▶ Given request:
Reproduce verbatim the items from the line containing "Looking closely, which" up to and including the final line of the items.

-- Begin Data shown --

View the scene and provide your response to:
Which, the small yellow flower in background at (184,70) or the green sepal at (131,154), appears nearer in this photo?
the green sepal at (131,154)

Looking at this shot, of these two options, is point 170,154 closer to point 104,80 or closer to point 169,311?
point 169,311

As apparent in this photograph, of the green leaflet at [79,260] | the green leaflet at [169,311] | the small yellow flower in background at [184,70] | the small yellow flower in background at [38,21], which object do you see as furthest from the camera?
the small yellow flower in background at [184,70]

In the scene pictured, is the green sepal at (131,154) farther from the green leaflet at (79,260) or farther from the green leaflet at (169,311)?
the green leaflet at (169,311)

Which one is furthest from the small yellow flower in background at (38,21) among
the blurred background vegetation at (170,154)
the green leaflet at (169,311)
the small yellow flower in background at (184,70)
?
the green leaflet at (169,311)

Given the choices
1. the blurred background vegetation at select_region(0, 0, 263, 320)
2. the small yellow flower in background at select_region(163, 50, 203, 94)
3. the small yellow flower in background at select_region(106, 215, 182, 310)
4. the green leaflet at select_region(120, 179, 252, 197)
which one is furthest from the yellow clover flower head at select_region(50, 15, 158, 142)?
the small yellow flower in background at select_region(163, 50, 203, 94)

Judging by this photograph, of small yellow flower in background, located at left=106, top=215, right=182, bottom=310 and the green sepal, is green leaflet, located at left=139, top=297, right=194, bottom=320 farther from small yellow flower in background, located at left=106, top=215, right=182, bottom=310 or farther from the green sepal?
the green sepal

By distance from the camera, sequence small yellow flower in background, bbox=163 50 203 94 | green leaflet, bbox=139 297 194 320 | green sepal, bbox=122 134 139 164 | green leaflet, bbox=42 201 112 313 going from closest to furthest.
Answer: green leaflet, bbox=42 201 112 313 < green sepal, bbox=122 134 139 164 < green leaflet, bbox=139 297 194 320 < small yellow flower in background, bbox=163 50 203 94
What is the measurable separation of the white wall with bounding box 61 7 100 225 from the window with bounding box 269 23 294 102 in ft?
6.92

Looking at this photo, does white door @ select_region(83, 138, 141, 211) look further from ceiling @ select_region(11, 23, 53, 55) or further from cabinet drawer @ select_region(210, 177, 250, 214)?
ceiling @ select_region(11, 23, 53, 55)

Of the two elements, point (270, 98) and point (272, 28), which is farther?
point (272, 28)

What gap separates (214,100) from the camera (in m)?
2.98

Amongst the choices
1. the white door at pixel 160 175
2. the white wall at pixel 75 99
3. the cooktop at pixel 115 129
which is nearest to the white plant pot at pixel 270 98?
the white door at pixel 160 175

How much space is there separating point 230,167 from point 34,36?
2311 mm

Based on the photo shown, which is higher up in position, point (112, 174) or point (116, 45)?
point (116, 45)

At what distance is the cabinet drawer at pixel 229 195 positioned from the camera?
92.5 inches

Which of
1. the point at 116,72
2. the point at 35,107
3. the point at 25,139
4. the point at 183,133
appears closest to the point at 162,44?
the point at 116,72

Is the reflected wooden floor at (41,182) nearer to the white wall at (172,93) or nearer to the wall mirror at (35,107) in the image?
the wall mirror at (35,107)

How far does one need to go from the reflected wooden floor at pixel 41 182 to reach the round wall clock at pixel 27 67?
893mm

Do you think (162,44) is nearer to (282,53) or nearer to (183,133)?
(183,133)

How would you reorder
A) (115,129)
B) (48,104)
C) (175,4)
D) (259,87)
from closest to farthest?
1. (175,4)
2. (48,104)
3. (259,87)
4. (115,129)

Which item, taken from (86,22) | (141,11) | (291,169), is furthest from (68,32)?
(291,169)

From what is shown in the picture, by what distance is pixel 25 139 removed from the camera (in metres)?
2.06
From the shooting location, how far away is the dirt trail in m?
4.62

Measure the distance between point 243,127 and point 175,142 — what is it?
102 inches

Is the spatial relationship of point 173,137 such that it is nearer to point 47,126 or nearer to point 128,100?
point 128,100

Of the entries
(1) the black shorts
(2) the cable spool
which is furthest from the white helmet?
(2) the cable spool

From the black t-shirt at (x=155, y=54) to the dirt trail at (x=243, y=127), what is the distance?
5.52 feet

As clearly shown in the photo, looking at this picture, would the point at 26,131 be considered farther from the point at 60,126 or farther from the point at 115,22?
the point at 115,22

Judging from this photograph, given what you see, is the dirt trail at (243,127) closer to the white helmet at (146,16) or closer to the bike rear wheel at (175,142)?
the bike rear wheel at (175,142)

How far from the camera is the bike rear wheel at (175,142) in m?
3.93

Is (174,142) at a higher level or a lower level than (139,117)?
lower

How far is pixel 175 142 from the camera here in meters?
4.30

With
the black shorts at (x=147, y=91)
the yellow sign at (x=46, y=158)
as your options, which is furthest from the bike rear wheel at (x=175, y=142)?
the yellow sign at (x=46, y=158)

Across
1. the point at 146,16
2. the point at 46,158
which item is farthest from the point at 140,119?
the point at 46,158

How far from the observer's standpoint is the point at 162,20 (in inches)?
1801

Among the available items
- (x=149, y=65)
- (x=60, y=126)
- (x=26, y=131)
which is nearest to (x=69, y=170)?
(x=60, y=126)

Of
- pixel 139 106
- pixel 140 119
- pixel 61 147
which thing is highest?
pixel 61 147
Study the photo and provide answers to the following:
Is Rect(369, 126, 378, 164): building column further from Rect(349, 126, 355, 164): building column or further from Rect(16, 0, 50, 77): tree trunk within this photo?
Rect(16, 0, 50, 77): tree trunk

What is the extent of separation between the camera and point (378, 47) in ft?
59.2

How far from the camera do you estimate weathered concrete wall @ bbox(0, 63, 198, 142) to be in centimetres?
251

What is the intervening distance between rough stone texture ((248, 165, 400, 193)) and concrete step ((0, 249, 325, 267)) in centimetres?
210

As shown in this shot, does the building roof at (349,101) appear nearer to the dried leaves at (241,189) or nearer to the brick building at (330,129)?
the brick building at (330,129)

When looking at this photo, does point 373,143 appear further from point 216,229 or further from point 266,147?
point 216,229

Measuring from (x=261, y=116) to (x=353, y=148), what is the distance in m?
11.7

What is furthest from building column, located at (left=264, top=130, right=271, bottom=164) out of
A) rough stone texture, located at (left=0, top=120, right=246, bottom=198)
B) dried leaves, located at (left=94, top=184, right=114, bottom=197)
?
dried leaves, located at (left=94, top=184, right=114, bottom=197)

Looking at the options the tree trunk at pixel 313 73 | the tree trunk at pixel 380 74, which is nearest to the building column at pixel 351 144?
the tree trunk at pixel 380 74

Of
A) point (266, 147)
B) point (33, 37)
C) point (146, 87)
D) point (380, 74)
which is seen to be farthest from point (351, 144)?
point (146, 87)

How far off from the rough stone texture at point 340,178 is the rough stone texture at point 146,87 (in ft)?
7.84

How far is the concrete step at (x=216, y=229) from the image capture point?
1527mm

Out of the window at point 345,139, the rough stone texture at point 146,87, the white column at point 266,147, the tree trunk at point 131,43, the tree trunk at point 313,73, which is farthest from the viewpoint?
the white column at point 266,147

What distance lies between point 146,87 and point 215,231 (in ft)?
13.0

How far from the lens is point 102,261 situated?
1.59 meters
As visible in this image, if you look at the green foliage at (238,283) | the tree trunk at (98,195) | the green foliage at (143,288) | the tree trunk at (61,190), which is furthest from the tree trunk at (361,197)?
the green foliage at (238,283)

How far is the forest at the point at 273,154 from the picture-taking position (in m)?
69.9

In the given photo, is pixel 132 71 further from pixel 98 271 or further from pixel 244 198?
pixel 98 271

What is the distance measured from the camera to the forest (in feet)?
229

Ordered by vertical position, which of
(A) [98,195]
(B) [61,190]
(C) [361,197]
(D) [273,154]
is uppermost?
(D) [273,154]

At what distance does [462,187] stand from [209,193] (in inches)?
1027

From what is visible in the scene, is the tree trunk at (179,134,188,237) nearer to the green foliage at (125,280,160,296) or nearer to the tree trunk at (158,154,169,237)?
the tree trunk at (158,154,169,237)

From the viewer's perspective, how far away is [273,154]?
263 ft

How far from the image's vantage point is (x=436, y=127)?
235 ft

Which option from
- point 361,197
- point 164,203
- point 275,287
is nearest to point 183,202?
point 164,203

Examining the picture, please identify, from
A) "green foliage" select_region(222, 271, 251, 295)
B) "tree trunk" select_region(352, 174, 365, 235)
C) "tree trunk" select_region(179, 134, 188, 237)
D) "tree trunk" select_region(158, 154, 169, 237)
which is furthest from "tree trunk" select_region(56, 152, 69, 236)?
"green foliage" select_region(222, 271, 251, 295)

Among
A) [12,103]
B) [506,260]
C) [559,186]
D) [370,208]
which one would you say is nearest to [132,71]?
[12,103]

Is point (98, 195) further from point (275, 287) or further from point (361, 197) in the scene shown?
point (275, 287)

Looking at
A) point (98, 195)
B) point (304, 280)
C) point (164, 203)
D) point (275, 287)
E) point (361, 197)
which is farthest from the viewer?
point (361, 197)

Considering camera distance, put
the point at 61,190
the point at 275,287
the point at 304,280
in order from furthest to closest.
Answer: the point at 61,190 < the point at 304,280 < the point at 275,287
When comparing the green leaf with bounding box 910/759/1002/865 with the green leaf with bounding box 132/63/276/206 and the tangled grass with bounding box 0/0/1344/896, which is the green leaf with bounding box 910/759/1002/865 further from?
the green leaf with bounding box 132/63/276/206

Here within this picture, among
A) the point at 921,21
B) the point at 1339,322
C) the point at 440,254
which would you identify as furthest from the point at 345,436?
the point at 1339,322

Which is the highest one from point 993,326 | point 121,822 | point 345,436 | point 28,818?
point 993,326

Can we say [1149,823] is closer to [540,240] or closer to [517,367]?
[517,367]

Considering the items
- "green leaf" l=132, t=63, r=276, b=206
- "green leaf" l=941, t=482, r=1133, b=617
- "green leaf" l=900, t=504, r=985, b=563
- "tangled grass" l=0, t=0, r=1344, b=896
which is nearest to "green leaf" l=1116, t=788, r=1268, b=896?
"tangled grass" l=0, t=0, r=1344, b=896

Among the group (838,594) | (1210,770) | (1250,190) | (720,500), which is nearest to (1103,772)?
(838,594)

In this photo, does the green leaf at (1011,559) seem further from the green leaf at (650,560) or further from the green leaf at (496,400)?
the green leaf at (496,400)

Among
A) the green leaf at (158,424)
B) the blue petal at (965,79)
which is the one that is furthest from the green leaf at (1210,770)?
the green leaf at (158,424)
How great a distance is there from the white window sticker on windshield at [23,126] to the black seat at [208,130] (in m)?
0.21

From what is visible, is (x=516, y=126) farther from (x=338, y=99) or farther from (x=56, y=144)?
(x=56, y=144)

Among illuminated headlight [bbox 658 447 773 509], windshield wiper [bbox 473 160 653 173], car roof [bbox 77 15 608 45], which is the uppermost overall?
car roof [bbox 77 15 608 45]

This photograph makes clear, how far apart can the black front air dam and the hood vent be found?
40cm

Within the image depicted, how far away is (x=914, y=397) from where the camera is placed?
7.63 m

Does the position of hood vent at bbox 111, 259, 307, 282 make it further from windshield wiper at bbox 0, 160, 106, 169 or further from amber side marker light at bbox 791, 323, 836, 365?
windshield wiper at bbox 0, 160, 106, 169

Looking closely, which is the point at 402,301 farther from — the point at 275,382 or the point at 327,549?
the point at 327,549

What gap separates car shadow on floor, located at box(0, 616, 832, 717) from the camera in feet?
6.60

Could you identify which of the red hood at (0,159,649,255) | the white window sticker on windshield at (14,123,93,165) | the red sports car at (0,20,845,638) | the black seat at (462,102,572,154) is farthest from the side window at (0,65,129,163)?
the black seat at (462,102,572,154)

-- End Data shown --

▶ Solution to the problem:
Looking closely, which is the point at 402,301 farther from — the point at 275,382 or the point at 327,549?
the point at 327,549

What gap separates car shadow on floor, located at box(0, 616, 832, 717) from the camera in feet?
6.60

Could you identify which of the red hood at (0,159,649,255) | the white window sticker on windshield at (14,123,93,165) | the red sports car at (0,20,845,638) | the black seat at (462,102,572,154) is farthest from the side window at (0,65,129,163)?
the black seat at (462,102,572,154)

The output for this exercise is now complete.